Denied Entry to Canada for a U.S. Citizen and Former U.S. Military
Hector Barajas, a U.S. Army veteran, has been denied entry to Canada to attend the Toronto International Film Festival. He is the subject of a new movie, “Ready for War,” about deported U.S. veterans. Ironically, the movie based on his life “Ready for War” was about how he served for the United States Army but was deported to Mexico in 2004. Hector Barajas, a U.S. Army veteran, spent years trying to get back into the United States after being unexpectedly deported to Mexico in 2004. Unfortunately, his battle with immigration wasn’t over when he was denied entry to Canada as he sought to drive across the New York-Ontario border. A spokeswoman from Canada’s Border Services Agency commented on the situation:
“Admissibility of all travelers is decided on a case-by-case basis and based on the information made available at the time of entry.
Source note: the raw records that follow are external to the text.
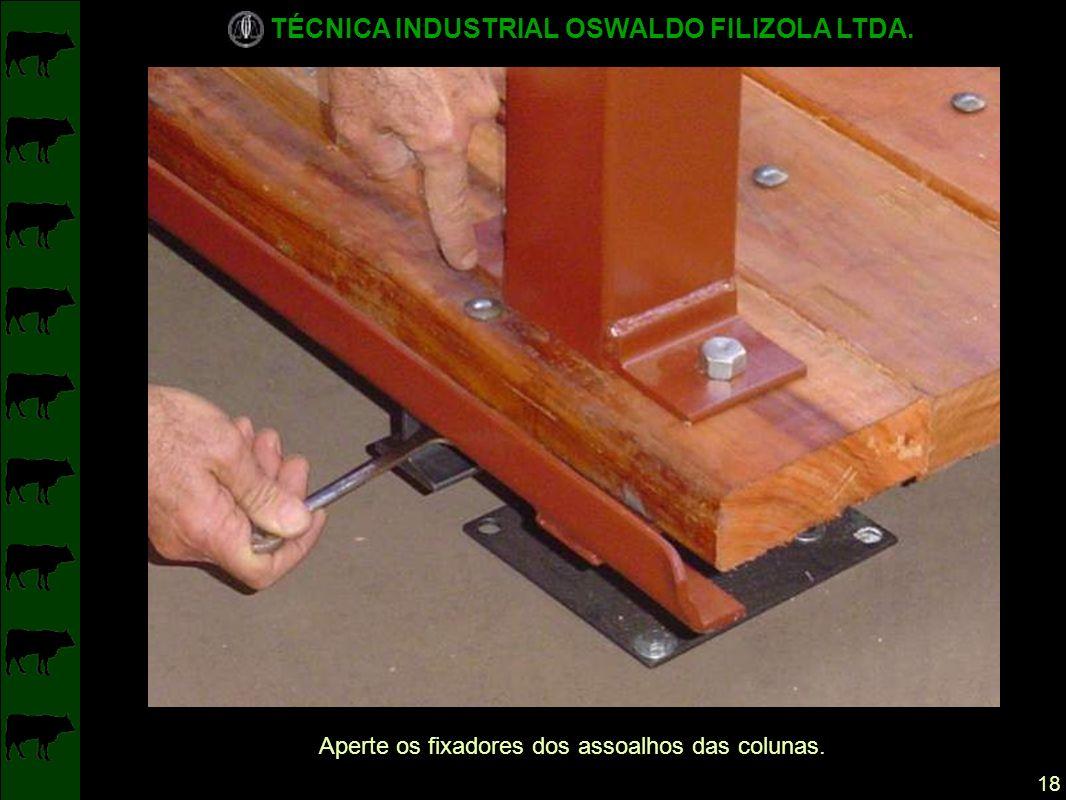 TÉCNICA INDUSTRIAL OSWALDO FILIZOLA LTDA. 18 Aperte os fixadores dos assoalhos das colunas.
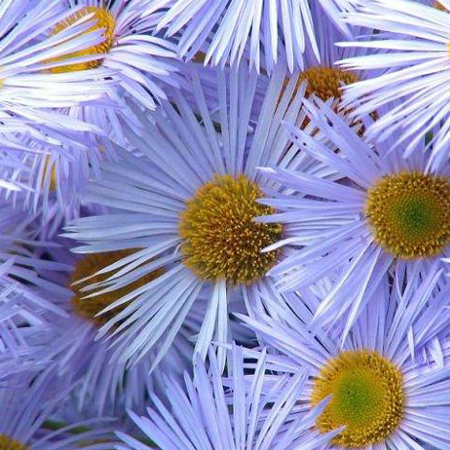 Chamomile Blue Pure Floral Waters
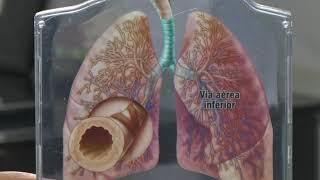 Afinal quais são os tipos e como a asma se desenvolve.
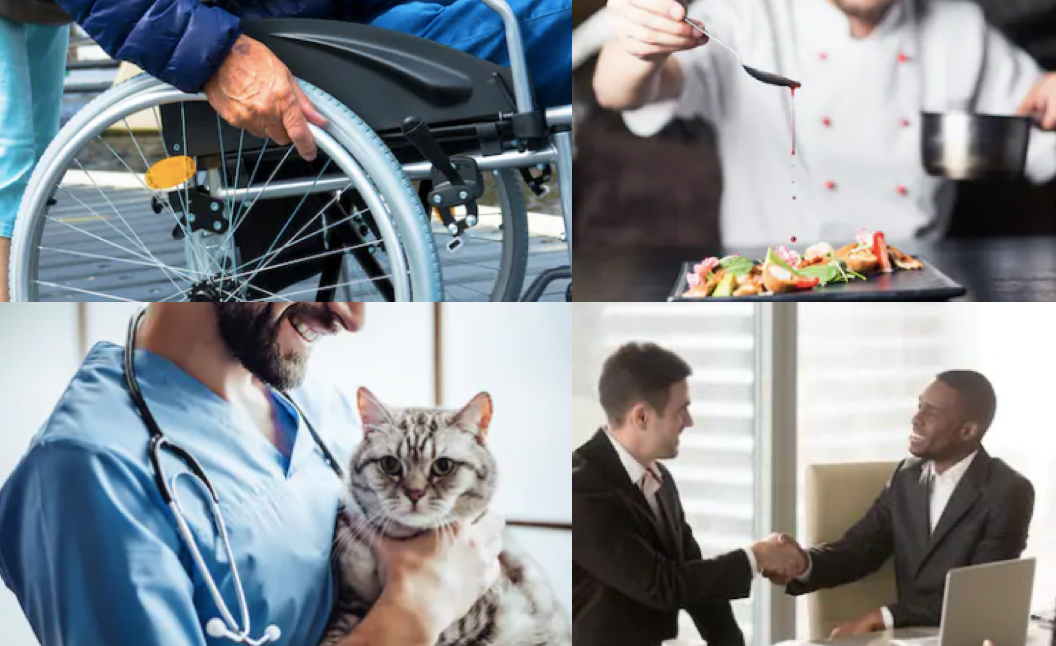 i-Cruit heeft vacatures voor it zorg veterinair animal care hospitality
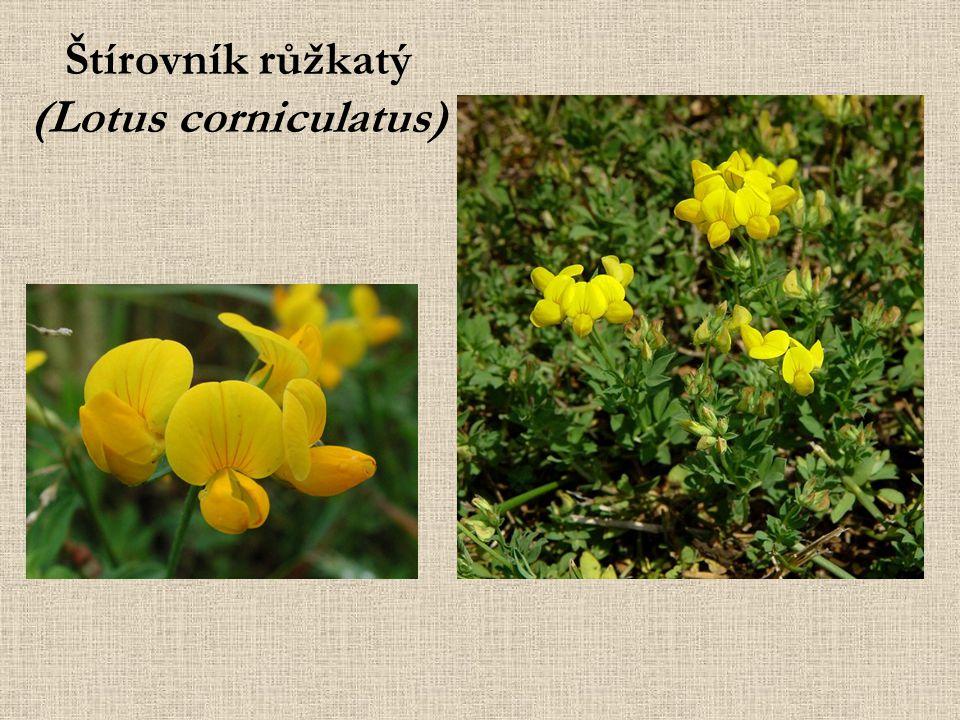 Štírovník růžkatý (Lotus corniculatus)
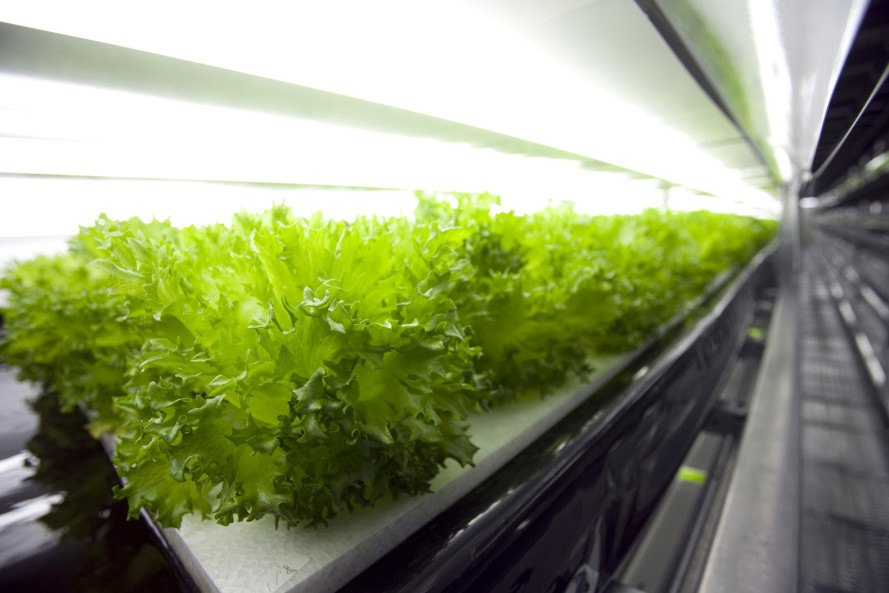 Robot-run farm, first robot farm, Japan robot farm, SPREAD, Kameoka, Kansai Science City, Vegetable Factory, lettuce farm, Japan, massive lettuce farm in Japan, lettuce farms Japan, indoor vertical farms Japan
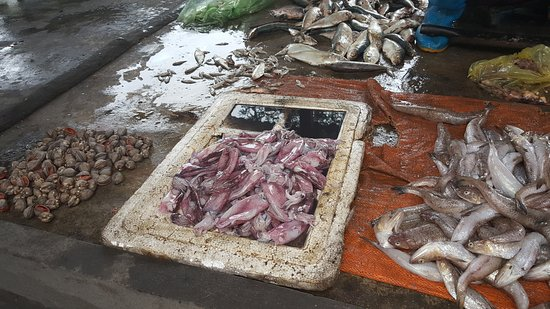Province de Quang Ninh, Vietnam : The market tour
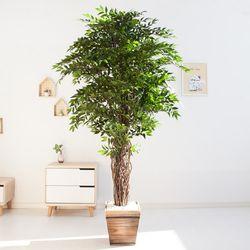 스밀락스 180cm 2-5 FREOFT(조화나무)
Several factors are used in determining if an individual is admissible to Canada, including involvement in criminal activity, human rights violations, organized crime, security, health or financial reasons.”
Timeline of Baraja’s Battle with Immigration
- Barajas was brought to the US at 7 years old.
- He served in the U.S. Army for six years.
- He then was unexpectedly deported in 2004 back to Mexico, a home he does not remember.
- Barajas was allowed to return to the United States in 2017
- Granted U.S. citizenship in 2018
- As a U.S. citizen came to see a film made about him in Canada but was denied entry
TIFF Films About Immigration
There are two main films premiering at TIFF that feature immigrant stories.
Set in 1921 New York, The Immigrant is not only a sort of prelude to James Gray’s tales of familial and ethnic ties in contemporary NYC, but also another of the director’s studies in twisted love and dark romance. After a long sea journey from Poland, Ewa (Marion Cotillard) arrives at Ellis Island in search of a better life — a hope that is quickly dashed when her seriously ill sister is quarantined and Ewa falls into the clutches of Bruno (Joaquin Phoenix), an opportunistic charlatan who runs a burlesque show and sidelines as a pimp. Selling herself at Bruno’s sleazy theatre as she strives to make enough money to buy her sister’s freedom, Ewa becomes enchanted by a kindly magician (Jeremy Renner) whose amorous attentions arouse the ire of Bruno, who also loves Ewa in his own sickly, controlling way. Loosely patterned on Fellini’s La Strada, beautifully shot by Darius Khondji (his first collaboration with the director), and performed with heartbreaking emotional directness and silent-film pathos by its magnificent cast, The Immigrant is a singular film about sacrifice, self-worth, and redemption
2. Ready For War
Andrew Renzi’s heartfelt and hard-hitting documentary sheds light on the lives of three of the estimated thousands of immigrants who volunteer for service in the American military, yet find themselves deported from the US once their tours of duty are over.
Thousands of immigrants in the United States enlist in the military, expecting an expedited path to citizenship. But the reality is more complicated. After fulfilling their service, thousands are estimated to have been deported. (The enforcement agency known as ICE won’t divulge the exact number.) Something even more sinister awaits on the other side of the border, where drug cartels convert the US-trained soldiers into mercenaries. Ready for War profiles three veterans living different stages of this lethal cycle. Miguel Perez grew up in Chicago and did two tours of duty in Afghanistan, where he suffered a traumatic brain injury. Back in the US, he was arrested for a non-violent drug charge and deported away from his parents and children in Chicago to Mexico, where he has no support. Hector Barajas suffered a similar fate. The former US Army 82nd Airborne Specialist was deported in 2004 and dedicates himself to running the Deported Veterans Support House in Tijuana. Lastly, there is the masked “El Vet,” a soldier ejected by the US whose strongest job prospect was to become a killer for the cartels.
Director Andrew Renzi and producer Nick Boak embed themselves into the lives of these veterans and their families. We also meet the community of lawyers, activists, and politicians struggling to find justice. At a time when US deportations have become ubiquitous and desensitizing, Ready for War has the power to bring a fresh perspective.